Mantova, 30 maggio 2012
[1] Gianfranco Rivellini (Sole 24 ore Sanità 15-21 maggio 2012) ha individuato nella bozza l’indicazione di una gerarchia fra le nuove strutture con gradi diversi di controllo, per gravità di reato, per rischio di recidiva: strutture a massima protezione collocate dentro gli istituti penitenziari; strutture a media protezione con attività perimetrale di sicurezza e strutture a minima sicurezza.
[2] Contro il testo Ciccioli hanno preso posizione gli psichiatri emiliani affermando che “oltre trent’anni di psichiatria territoriale hanno sviluppato un consenso rispetto al fatto che l’uso degli strumenti direttivi ed obbligatori di per sé non produce salute e può avere pesanti conseguenze in termini di allontanamento dai processi di cura, di passivizzazione e cronicizzazione.

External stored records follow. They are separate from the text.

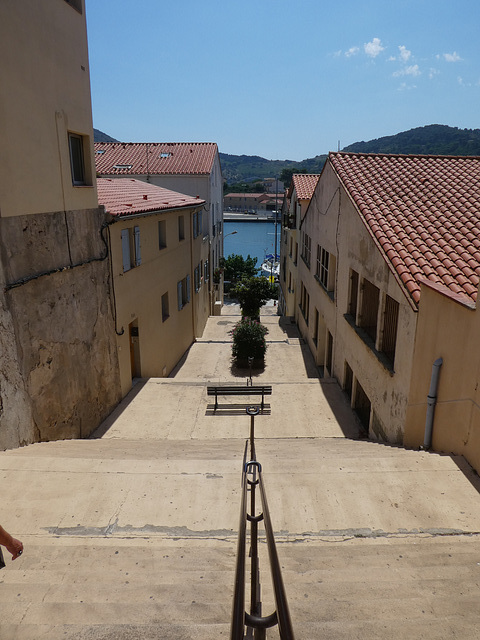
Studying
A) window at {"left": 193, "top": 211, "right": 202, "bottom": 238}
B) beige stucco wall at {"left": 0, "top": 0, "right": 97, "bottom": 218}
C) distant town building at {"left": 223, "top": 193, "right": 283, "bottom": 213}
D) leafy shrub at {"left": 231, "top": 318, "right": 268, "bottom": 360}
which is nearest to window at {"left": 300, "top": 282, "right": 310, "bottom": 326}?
leafy shrub at {"left": 231, "top": 318, "right": 268, "bottom": 360}

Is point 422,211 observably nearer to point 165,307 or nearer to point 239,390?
point 239,390

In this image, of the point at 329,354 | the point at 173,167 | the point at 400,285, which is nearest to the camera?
the point at 400,285

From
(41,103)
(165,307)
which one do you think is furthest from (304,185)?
(41,103)

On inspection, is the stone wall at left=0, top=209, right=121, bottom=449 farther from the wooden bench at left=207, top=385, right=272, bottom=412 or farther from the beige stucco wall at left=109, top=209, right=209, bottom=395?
the wooden bench at left=207, top=385, right=272, bottom=412

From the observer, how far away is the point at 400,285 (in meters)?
6.95

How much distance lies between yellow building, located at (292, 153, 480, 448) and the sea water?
74.7 meters

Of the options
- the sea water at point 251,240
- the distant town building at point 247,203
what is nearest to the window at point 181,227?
the sea water at point 251,240

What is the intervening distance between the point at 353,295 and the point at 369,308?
0.87 metres

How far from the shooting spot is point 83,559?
12.5ft

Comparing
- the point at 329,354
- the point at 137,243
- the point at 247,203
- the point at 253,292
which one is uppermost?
the point at 137,243

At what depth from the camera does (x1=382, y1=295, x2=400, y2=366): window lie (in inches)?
330

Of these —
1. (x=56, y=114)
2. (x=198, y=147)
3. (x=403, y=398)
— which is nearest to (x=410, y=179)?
(x=403, y=398)

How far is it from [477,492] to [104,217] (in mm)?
8490

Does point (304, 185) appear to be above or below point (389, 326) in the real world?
above
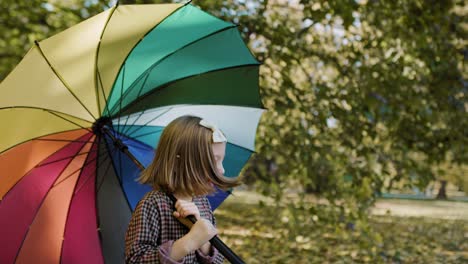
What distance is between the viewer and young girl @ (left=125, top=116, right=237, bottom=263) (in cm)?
217

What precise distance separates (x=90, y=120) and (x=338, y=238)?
9150mm

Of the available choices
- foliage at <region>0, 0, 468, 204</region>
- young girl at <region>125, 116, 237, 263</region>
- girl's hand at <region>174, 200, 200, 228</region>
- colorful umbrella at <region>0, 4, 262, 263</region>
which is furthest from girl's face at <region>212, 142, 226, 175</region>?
foliage at <region>0, 0, 468, 204</region>

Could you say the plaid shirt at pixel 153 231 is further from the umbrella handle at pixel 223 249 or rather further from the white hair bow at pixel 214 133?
the white hair bow at pixel 214 133

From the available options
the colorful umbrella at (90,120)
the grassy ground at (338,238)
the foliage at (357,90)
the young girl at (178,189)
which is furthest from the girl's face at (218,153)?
the foliage at (357,90)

C’è semmai bisogno di proseguire nel percorso di informazione, coinvolgimento, negoziazione trasparente col paziente e con il suo contesto”.
[3] Gli obiettivi di Psn 2012 per la sanità penitenziaria prevedono progetti per i problemi psicologici, clinici, sociali complessi e particolari dei detenuti, sviluppando le rilevazioni epidemiologiche e l’attenzione alla popolazione immigrata detenuta. Un capitolo è dedicato alla tutela delle detenute e della loro prole. Le aree di intervento per la salute mentale riguardano gli interventi precoci sugli esordi delle psicosi, la presa in carico dei disturbi mentali in età evolutiva (soprattutto adolescenti) e dei disturbi mentali nella persona anziana, la progettazione di interventi terapeutico-riabilitativi integrati.